Description of the task:
Quote only the span from the first line of the entries to the line containing "data always up-to-date", both ends kept. Leave every picture out.

+++ Given information +++

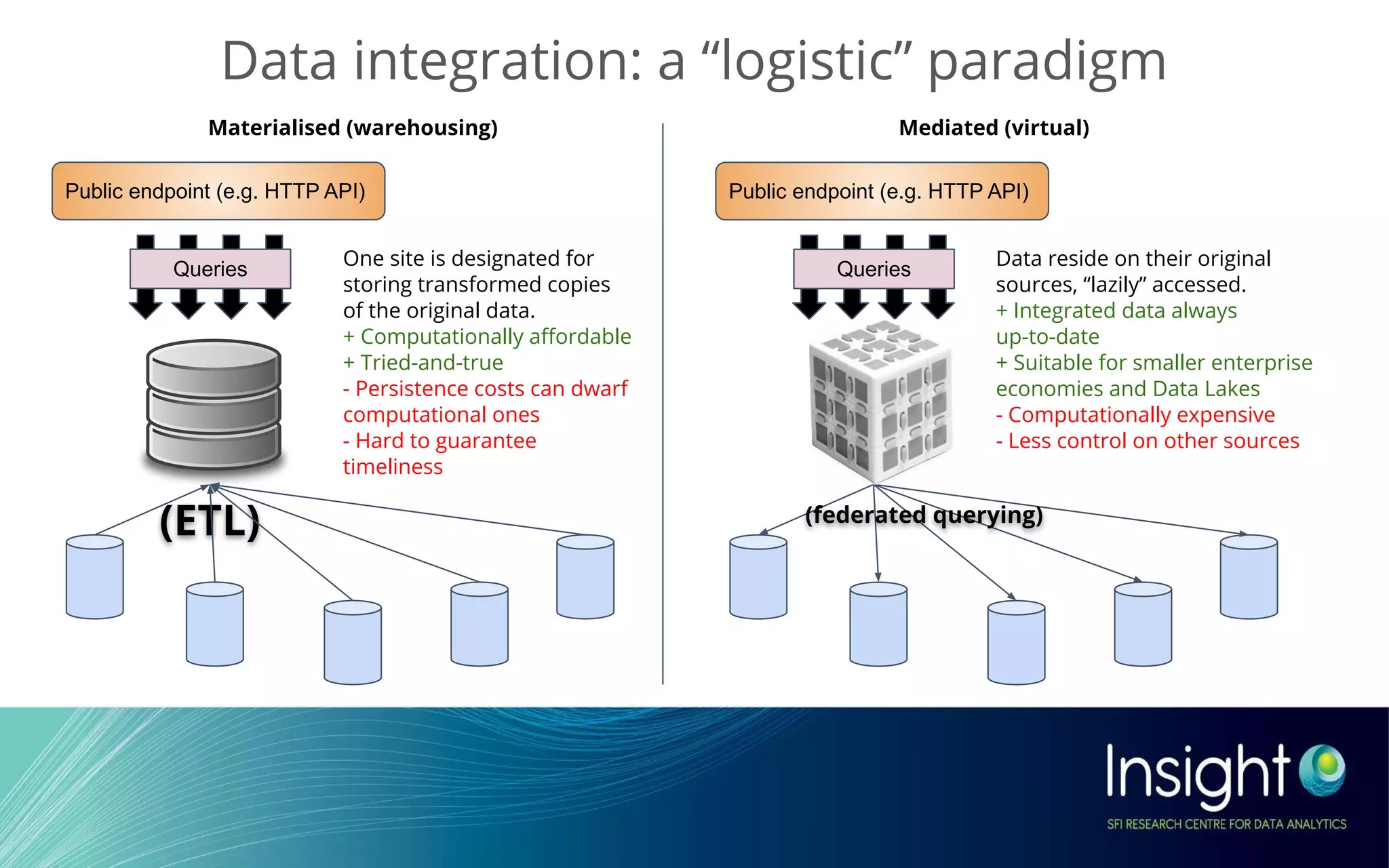 Data integration: a “logistic” paradigm

Materialised (warehousing)

Public endpoint (e.g. HTTP API)

Queries

One site is designated for storing transformed copies of the original data.
+ Computationally affordable
+ Tried-and-true
- Persistence costs can dwarf computational ones
- Hard to guarantee timeliness

(ETL)

Mediated (virtual)

Public endpoint (e.g. HTTP API)

Queries

Data reside on their original sources, “lazily” accessed.
+ Integrated data always up-to-date
+ Suitable for smaller enterprise economies and Data Lakes
- Computationally expensive
- Less control on other sources

(federated querying)

Insight
SFI RESEARCH CENTRE FOR DATA ANALYTICS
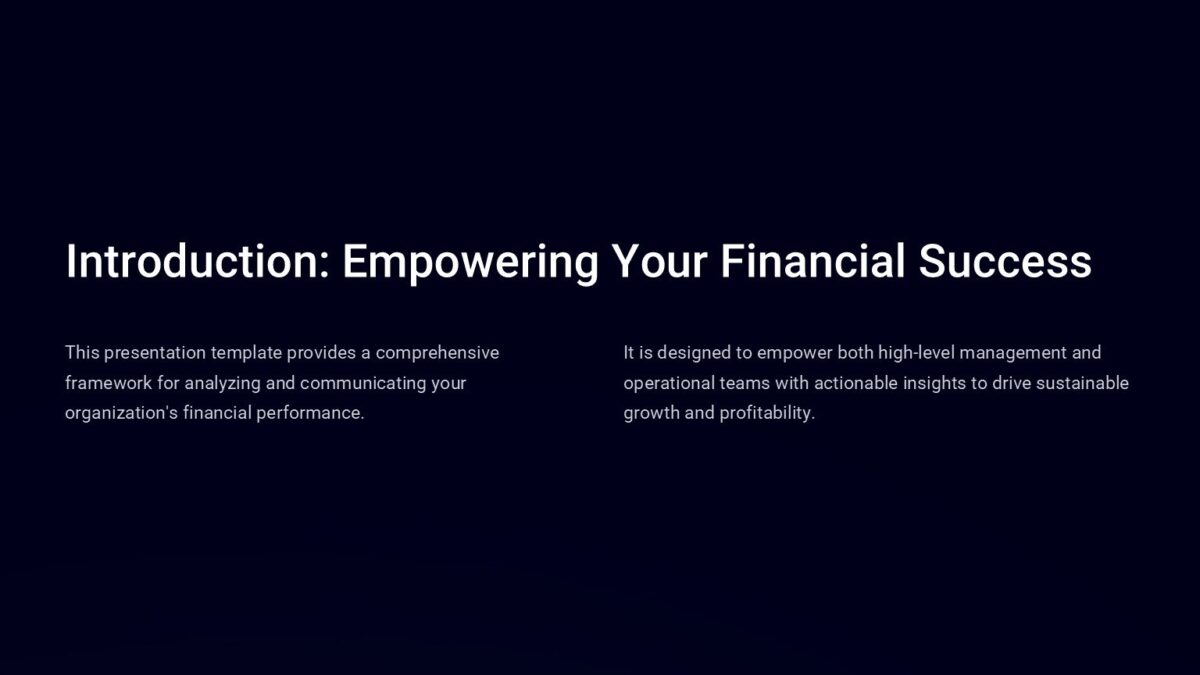 Introduction: Empowering Your Financial Success

This presentation template provides a comprehensive framework for analyzing and communicating your organization's financial performance.

It is designed to empower both high-level management and operational teams with actionable insights to drive sustainable growth and profitability.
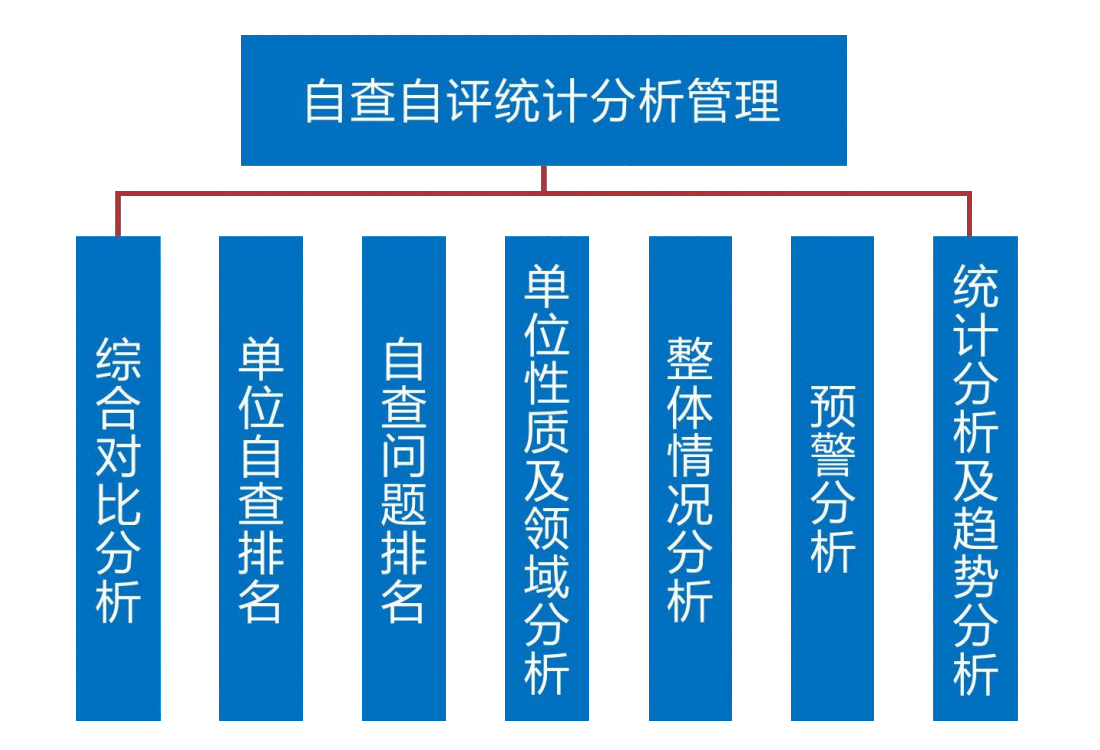 自查自评统计分析管理

综合对比分析

单位自查排名

自查问题排名

单位性质及领域分析

整体情况分析

预警分析

统计分析及趋势分析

+++

Response to the exercise:
 Data integration: a “logistic” paradigm

Materialised (warehousing)

Public endpoint (e.g. HTTP API)

Queries

One site is designated for storing transformed copies of the original data.
+ Computationally affordable
+ Tried-and-true
- Persistence costs can dwarf computational ones
- Hard to guarantee timeliness

(ETL)

Mediated (virtual)

Public endpoint (e.g. HTTP API)

Queries

Data reside on their original sources, “lazily” accessed.
+ Integrated data always up-to-date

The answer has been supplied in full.